[begin DOCUMENT TEXT]
Beta diversity API

sterrettJD · August 28, 2020, 6:03pm

Hi! I'm using the Artifact API to export all the results of beta diversity group significance testing to a csv. I've been able to do this with the alpha diversity significance and correlation tests, and I have been able to get this to work for most of the columns in my metadata, but there are a few problematic ones.

I've included a simplified version of the code that still returns the error below. The actual code loops through the metrics and categorical metadata columns.

I'm running QIIME2 2020.6 and python 3.6.10

Just to make sure it's clear, the general structure is to:

Run the core_metrics_phylogenetic pipeline
Export the visualization from group significance testing
Parse the resulting index.html file, extracting the relevant info
Create a data frame from the information
When looping through the columns, I concat each dataframe to make a main dataframe with the results of all columns for each specific metric
Export each metric's dataframe as a csv (not included)

        feattable = Artifact.load('noMito_noChloro-filtered-table.qza')
        tree = Artifact.load('insertion-tree.qza')
        metadata = Metadata.load('meta-v3.tsv')

        core_metrics = diversity.pipelines.core_metrics_phylogenetic(table = feattable,
                                                                     phylogeny = tree,
                                                                     sampling_depth = 13100,
                                                                     metadata = metadata_API)

        metric = 'jaccard'
        column = 'Race_Ethnicity-cat'
        output_dir = f'{metric}_sig_{column}'
        matrix = getattr(core_metrics, f'{metric}_distance_matrix')
        df = pd.DataFrame()

        try:
            significance = beta_group_significance(distance_matrix=matrix,
                                                   metadata=metadata_API.get_column(column))
[end DOCUMENT TEXT]
- _WHAT YOU WILL DO_
Please transcribe the beta diversity API thread word for word, starting at "I've included a" and stopping after "feattable = Artifact.load('noMito_noChloro-filtered-table.qza')".
[begin DATASET ENTRIES]
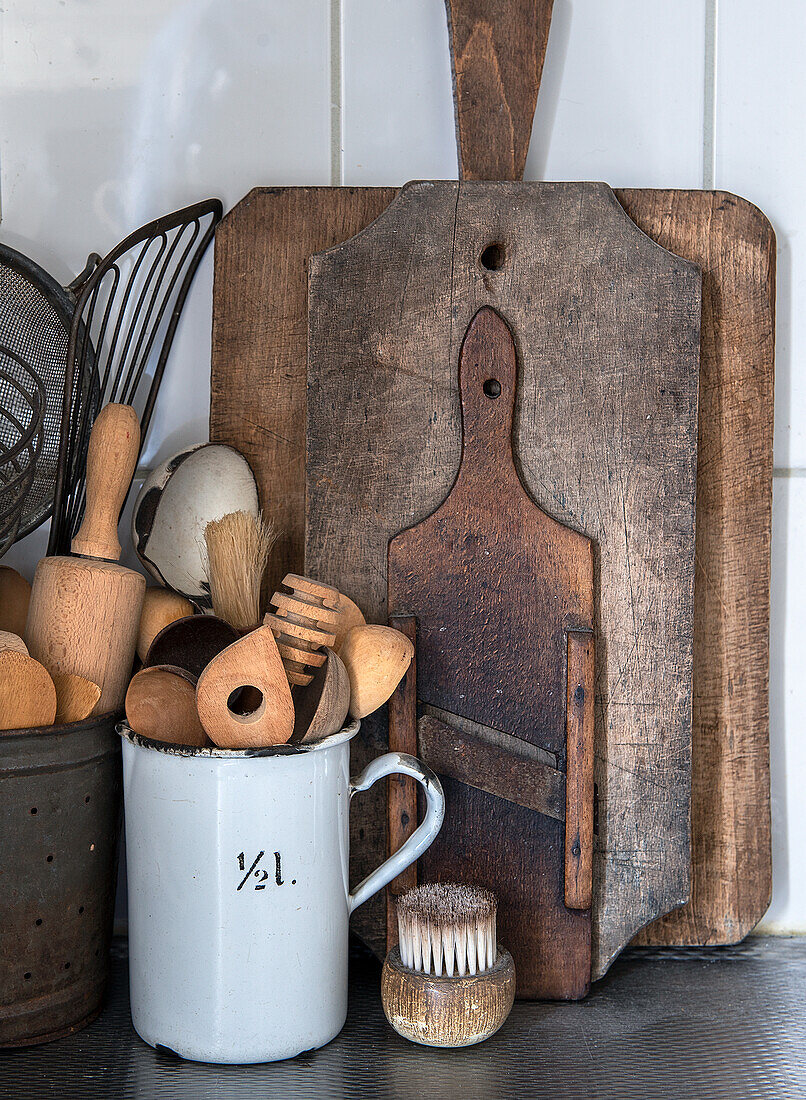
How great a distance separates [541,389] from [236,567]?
9.7 inches

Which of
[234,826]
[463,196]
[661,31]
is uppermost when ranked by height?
[661,31]

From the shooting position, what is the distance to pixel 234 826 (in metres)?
0.55

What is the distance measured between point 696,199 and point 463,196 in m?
0.17

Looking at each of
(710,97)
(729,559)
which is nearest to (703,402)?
(729,559)

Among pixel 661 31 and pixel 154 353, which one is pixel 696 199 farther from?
pixel 154 353

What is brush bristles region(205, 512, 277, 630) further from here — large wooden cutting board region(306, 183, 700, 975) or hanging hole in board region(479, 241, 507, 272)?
hanging hole in board region(479, 241, 507, 272)

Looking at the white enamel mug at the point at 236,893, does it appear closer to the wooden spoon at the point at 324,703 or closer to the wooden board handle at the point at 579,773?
the wooden spoon at the point at 324,703

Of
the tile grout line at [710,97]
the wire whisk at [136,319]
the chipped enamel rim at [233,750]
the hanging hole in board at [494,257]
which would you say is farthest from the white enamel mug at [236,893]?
the tile grout line at [710,97]

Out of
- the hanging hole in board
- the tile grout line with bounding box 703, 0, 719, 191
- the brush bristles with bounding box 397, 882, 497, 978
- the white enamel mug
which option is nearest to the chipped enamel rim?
the white enamel mug

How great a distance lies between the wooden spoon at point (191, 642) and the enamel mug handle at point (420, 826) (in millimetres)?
119

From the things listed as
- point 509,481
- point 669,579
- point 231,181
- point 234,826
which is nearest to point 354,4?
point 231,181

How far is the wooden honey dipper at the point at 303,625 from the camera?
1.79 feet

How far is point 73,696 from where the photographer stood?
58 centimetres

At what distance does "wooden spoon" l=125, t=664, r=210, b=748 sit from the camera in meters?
0.57
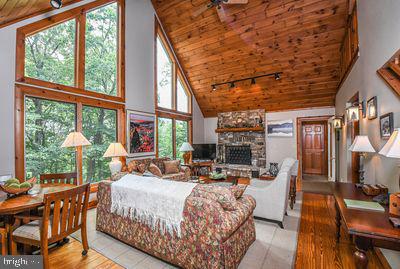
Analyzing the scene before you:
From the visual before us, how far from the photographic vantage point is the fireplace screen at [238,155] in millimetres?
7018

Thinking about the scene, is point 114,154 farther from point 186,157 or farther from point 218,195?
point 186,157

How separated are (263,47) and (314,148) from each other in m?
4.63

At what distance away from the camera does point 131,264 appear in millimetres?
2146

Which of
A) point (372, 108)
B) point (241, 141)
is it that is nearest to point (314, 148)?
point (241, 141)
[end DATASET ENTRIES]
- _COMPLETE ANSWER_
I've included a simplified version of the code that still returns the error below. The actual code loops through the metrics and categorical metadata columns.

I'm running QIIME2 2020.6 and python 3.6.10

Just to make sure it's clear, the general structure is to:

Run the core_metrics_phylogenetic pipeline
Export the visualization from group significance testing
Parse the resulting index.html file, extracting the relevant info
Create a data frame from the information
When looping through the columns, I concat each dataframe to make a main dataframe with the results of all columns for each specific metric
Export each metric's dataframe as a csv (not included)

        feattable = Artifact.load('noMito_noChloro-filtered-table.qza')